Stored items:

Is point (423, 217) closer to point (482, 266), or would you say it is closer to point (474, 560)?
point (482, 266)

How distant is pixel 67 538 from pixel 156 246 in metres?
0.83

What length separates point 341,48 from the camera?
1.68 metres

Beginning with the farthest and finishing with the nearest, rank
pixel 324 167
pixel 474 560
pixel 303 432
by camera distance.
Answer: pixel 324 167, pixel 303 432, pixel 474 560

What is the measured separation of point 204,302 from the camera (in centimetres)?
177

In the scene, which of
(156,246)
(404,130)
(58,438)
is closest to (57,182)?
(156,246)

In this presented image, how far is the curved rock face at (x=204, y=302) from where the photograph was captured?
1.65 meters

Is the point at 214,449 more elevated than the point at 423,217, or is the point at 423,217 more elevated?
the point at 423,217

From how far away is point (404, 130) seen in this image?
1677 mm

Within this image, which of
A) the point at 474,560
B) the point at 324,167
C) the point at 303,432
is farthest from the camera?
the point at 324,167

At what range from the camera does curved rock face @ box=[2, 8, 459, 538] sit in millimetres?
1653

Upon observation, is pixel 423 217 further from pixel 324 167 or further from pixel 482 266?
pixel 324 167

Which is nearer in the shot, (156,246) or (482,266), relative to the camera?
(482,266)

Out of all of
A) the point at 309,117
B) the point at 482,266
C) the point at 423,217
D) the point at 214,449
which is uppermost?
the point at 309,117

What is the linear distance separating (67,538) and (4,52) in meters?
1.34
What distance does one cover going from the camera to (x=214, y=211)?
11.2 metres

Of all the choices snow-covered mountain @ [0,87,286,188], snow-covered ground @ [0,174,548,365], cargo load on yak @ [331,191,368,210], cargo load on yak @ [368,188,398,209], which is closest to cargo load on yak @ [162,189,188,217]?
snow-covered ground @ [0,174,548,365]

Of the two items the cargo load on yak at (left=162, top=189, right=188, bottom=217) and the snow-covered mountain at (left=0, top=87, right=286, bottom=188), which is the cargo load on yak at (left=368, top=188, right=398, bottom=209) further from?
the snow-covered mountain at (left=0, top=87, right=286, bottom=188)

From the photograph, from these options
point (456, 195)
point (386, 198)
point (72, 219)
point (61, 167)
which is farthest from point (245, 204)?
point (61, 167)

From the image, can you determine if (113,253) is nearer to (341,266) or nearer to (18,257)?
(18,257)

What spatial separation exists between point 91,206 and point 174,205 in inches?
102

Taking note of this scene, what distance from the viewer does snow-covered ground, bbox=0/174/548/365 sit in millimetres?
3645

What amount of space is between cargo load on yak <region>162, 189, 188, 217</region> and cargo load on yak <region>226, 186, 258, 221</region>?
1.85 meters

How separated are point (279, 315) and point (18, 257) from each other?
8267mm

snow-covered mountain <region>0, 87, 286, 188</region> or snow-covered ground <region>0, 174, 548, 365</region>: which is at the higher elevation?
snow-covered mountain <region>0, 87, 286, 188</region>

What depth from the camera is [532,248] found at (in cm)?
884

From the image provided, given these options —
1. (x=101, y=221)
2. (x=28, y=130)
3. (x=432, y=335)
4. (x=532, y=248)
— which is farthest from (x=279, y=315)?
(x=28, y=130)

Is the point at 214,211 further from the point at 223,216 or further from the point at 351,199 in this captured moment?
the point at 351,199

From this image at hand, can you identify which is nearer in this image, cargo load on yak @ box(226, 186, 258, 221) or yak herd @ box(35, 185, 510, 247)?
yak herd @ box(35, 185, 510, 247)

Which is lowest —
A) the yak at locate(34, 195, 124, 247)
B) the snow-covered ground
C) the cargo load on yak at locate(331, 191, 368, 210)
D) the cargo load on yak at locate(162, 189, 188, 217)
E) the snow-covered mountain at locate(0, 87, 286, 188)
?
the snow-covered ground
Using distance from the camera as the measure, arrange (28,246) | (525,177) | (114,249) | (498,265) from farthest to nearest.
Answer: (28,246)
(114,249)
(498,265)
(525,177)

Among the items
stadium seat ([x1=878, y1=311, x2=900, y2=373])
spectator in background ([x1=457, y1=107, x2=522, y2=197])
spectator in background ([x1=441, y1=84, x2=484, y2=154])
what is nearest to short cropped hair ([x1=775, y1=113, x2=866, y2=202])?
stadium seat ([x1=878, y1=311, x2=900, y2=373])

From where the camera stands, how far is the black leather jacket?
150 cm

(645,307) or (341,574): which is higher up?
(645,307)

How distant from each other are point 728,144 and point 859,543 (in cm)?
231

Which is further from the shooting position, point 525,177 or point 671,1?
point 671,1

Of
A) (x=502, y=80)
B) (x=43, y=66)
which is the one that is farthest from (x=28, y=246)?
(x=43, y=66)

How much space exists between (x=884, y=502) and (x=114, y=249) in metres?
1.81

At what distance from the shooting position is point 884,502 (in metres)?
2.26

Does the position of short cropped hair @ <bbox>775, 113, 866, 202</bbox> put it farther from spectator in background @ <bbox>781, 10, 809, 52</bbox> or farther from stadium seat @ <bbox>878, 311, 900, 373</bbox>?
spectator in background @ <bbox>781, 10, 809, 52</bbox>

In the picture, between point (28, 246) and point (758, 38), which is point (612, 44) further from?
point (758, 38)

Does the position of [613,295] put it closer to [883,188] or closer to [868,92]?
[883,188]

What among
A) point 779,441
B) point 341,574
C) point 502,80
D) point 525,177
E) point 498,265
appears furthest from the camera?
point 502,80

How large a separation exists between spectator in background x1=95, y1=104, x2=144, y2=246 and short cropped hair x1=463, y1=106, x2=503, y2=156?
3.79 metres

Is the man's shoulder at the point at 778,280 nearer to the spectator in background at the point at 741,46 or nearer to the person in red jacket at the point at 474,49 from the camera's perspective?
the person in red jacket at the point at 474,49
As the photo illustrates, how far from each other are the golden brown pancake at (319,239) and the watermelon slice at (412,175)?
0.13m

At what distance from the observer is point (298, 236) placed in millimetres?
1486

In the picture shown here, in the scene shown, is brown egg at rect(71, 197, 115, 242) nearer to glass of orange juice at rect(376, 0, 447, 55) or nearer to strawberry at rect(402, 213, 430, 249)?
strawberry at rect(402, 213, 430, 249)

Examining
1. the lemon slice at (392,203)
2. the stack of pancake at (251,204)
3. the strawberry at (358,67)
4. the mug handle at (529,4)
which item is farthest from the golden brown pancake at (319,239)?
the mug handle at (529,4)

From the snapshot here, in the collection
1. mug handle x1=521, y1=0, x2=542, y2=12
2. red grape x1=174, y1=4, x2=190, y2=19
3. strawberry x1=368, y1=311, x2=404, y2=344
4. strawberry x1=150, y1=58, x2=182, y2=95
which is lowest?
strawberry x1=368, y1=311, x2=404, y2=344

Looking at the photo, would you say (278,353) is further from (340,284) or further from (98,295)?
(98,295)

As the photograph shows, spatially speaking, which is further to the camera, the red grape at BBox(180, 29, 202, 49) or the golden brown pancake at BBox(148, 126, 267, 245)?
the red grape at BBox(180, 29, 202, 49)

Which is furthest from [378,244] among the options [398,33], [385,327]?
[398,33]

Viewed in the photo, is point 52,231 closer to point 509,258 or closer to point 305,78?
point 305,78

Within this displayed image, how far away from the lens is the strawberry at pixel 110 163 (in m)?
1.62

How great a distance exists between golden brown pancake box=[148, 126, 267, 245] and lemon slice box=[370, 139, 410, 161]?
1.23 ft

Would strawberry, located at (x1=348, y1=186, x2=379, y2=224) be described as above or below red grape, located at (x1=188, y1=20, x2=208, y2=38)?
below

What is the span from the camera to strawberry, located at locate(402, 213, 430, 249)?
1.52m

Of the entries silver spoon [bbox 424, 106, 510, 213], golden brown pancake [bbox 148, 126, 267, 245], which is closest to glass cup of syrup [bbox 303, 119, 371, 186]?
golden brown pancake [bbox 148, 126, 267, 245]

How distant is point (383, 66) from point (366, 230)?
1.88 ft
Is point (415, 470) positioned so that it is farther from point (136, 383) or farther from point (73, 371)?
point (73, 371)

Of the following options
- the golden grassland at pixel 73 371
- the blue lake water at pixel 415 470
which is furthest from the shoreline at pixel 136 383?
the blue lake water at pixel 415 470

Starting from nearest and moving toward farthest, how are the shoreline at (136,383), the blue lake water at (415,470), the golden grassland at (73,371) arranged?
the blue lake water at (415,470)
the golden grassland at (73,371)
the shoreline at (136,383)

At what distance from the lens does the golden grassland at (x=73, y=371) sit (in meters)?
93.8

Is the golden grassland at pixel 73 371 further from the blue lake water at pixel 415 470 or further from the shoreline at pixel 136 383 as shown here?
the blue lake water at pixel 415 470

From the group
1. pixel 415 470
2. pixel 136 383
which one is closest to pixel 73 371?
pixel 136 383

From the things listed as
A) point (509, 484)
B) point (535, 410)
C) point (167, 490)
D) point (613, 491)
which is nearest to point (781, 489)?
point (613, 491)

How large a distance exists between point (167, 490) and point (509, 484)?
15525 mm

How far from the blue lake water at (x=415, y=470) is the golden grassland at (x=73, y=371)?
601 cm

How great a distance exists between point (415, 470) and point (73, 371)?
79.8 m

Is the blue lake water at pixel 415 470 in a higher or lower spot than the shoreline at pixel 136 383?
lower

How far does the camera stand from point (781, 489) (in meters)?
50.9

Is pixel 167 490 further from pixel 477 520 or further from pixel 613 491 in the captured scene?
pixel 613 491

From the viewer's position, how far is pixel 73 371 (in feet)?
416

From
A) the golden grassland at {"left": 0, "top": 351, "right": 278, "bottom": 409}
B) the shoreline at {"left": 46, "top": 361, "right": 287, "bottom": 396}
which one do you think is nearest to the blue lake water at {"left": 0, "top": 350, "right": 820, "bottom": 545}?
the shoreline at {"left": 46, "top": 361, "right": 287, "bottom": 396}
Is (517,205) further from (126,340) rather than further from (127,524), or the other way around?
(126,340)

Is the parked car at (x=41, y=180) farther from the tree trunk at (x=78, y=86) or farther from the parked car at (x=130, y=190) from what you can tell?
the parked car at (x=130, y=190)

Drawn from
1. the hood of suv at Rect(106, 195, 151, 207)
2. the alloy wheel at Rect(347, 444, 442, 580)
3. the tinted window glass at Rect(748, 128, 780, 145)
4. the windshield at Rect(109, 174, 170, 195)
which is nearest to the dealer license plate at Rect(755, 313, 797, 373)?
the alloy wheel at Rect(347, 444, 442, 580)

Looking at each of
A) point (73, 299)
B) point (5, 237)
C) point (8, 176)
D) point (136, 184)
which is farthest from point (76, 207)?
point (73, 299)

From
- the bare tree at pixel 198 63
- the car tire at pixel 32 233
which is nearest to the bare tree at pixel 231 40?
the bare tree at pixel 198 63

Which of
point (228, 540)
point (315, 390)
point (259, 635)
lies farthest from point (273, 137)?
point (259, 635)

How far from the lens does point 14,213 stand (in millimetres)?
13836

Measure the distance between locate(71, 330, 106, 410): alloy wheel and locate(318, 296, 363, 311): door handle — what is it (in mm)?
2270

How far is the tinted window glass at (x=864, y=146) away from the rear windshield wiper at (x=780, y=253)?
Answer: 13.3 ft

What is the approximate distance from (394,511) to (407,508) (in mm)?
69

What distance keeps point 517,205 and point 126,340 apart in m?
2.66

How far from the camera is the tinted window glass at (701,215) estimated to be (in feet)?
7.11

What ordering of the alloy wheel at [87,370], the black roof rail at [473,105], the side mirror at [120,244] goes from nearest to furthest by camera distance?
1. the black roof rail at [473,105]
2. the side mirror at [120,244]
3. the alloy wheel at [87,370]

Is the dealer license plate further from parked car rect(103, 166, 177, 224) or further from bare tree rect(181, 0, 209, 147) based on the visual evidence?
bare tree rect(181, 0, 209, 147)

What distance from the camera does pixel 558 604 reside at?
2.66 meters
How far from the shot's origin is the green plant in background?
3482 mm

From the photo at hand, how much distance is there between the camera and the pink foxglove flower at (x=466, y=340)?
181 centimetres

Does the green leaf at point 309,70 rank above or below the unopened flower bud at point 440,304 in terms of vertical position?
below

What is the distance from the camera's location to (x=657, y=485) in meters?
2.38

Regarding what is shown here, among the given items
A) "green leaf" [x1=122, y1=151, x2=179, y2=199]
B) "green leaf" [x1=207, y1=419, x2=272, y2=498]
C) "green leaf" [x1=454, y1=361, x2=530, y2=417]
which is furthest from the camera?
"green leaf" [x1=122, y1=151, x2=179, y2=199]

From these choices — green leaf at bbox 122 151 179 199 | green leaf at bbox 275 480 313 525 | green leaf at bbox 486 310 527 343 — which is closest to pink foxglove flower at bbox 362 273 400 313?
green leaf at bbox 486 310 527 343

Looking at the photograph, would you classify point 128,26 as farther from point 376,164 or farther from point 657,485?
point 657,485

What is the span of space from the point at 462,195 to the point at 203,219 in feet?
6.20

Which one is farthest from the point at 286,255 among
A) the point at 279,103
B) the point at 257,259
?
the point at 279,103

## GIVEN EXERCISE
Give as a JSON list of strings every line from the one containing "From these choices" through the end of the data, inclusive, one string per line and blank lines left out.

## RESULT FOR THIS TASK
[
  "From these choices — green leaf at bbox 122 151 179 199 | green leaf at bbox 275 480 313 525 | green leaf at bbox 486 310 527 343 — which is closest to pink foxglove flower at bbox 362 273 400 313?",
  "green leaf at bbox 486 310 527 343",
  "Looking at the photograph, would you classify point 128,26 as farther from point 376,164 or farther from point 657,485?",
  "point 657,485",
  "What is the span of space from the point at 462,195 to the point at 203,219 in feet?",
  "6.20",
  "Which one is farthest from the point at 286,255 among",
  "A) the point at 279,103",
  "B) the point at 257,259",
  "?",
  "the point at 279,103"
]